Le biocenosi (comunità viventi) sia animali che vegetali che si
sviluppano nelle vallette molto incise devono confrontarsi con acque a
scorrimento turbolento, erosione intensa, grado di umidità
relativamente alto, basse temperature sia dell'’acqua che dell’aria,
elevata pendenza dei versanti.
Gli ambienti che si possono incontrare sono per di più estremamente
differenziati: le gole di alta montagna sono spesso caratterizzate da
ripidi versanti di roccia nuda, dove l’acqua scorre ad elevata
velocità mentre gole a medie latitudini o che si aprono sui fondovalle
sono caratterizzati da versanti acclivi su cui sviluppa una vegetazione
che si differenzia a seconda dell’altitudine e degli aspetti
geopedogici.
La forra è frequentemente un ambiente di difficile accesso e
rappresenta anche per questo una nicchia conservativa e altamente
selettiva: ha insomma caratteri primitivi.
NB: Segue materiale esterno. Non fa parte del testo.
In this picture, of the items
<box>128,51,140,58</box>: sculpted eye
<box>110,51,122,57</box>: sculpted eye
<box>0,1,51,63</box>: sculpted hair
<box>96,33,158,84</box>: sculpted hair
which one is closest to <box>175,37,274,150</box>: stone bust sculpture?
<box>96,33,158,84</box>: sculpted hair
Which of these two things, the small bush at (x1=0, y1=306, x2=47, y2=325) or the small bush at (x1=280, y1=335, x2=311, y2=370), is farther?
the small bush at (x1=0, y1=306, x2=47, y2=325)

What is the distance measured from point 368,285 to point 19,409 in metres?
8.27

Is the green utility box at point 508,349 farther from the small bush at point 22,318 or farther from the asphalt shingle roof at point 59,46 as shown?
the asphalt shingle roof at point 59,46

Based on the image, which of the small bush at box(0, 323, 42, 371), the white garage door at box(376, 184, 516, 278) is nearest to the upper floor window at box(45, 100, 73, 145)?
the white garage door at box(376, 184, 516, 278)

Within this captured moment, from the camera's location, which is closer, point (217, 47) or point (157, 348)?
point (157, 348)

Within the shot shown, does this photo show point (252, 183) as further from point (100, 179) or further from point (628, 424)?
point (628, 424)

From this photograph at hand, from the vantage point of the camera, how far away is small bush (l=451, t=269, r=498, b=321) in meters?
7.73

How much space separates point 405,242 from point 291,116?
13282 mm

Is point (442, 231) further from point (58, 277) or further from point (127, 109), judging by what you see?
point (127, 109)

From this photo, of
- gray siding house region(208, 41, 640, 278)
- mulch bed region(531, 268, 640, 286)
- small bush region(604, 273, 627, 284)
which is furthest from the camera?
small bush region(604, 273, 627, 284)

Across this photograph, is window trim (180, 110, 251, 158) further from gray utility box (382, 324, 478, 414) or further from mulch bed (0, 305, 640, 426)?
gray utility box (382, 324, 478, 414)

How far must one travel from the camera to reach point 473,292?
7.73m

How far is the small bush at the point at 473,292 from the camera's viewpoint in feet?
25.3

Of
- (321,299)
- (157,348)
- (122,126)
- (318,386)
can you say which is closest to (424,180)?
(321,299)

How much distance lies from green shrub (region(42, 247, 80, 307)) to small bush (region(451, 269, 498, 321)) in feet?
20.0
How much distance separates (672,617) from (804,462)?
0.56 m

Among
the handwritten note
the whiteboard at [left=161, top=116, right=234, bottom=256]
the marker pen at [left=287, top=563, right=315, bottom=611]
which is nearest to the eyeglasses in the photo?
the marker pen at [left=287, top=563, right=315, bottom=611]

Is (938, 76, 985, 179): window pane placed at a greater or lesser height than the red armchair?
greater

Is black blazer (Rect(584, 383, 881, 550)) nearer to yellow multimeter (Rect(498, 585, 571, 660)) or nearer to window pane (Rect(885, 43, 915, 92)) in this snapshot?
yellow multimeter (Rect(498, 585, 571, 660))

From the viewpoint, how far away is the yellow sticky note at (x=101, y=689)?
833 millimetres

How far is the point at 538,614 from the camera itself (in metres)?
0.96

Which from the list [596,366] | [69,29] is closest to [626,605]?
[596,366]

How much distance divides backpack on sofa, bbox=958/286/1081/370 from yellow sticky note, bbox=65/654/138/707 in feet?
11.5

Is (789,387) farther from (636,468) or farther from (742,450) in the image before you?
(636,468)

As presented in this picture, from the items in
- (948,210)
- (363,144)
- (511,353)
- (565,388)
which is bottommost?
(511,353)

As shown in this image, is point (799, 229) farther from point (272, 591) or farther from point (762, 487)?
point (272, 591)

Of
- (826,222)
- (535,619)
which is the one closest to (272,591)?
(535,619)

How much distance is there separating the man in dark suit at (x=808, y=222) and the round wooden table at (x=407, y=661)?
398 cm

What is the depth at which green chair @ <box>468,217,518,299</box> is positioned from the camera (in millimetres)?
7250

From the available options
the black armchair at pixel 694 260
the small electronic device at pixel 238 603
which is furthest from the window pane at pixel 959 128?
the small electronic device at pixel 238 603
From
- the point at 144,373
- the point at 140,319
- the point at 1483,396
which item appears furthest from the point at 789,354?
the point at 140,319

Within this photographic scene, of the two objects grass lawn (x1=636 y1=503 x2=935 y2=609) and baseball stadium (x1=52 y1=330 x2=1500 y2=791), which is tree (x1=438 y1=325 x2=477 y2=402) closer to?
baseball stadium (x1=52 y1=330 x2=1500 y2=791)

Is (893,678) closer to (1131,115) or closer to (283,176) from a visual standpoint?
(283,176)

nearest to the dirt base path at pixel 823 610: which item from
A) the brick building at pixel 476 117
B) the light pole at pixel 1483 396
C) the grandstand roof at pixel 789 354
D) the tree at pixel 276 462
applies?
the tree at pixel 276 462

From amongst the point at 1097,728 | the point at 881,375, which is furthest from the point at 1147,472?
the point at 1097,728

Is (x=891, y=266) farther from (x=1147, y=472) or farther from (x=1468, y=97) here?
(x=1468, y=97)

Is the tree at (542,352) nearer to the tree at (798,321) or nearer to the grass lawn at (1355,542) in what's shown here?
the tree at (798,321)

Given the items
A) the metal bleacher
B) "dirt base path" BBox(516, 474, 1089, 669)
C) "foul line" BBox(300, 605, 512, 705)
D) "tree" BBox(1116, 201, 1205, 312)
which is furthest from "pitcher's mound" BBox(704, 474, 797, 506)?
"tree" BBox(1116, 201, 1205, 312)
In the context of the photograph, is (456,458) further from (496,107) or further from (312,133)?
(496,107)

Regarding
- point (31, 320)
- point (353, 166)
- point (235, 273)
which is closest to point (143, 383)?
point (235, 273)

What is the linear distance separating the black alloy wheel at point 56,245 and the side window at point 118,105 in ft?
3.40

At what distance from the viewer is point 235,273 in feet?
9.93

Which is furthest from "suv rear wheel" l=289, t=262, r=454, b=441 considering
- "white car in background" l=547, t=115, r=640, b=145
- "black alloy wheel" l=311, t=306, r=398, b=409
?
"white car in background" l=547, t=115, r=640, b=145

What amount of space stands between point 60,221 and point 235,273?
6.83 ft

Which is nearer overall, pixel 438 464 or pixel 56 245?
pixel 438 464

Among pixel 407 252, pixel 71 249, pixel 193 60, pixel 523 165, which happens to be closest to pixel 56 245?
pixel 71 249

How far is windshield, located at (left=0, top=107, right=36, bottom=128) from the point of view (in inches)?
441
L’ambiente di forra propriamente detto è caratterizzato dalla
presenza di versanti rocciosi e subverticali e da acque correnti;
chiaramente in un ambiente con simili caratteristiche la presenza di
piante superiori o di mammalofauna è pressoché impossibile. Lo
scorrimento tumultuoso dell’acqua non permette effettivamente che uno
sviluppo limitato della vegetazione.
Le piante superiori (cespugli, arbusti e alberi) sono in pratica assenti
in quanto in grado di colonizzare solo i versanti o i terrazzi che
presentano uno sviluppo anche minimo di suolo (almeno 20-30 centimetri).
Troviamo invece ben rappresentati diverse specie di muschi ed Epatiche
(simili ai muschi) ricoprono le rocce e le ceppaie, costituendo il
germinatoio per molti semi. Anche svariati tipi di felci punteggiano le
pareti e i tratti più pianeggianti.
In generale quindi la vita vegetale è rappresentata da poche specie
pioniere.
Le acque, caratterizzate da un alto tasso di ossigenazione, possono
ospitare svariati tipi di insetti (Plecotteri, Efemenotteri, Tricotteri), che tendenzialmente occupano le zone meno turbolente.
Anche alcuni crostacei, molluschi e vermi possono colonizzare le pozze o
i tratti meno incassati In generale questi invertebrati hanno sviluppato
morfologie caratteristiche atte a contrastare la corrente talvolta molto
forte.
Questo ambiente è il dominio dei salmonidi (trota). Essi risultano
essere i pesci meglio adattati alle acque fredde e ben ossigenate dei
torrenti. Sono carnivori e si nutrono degli invertebrati che vengono
trasportati dal torrente o dagli avannotti di altri pesci. Territoriale
e solitaria, la trota ricerca buche libere e riparate dalla corrente.
Sicuramente gli ambienti limitrofi alla forra vera e propria sono
caratterizzati da una naturalità selvaggia e offrono spesso rifugio a
varie specie di animali che qui possono trovare un ambiente spesso
incontaminato e dimenticato dagli uomini.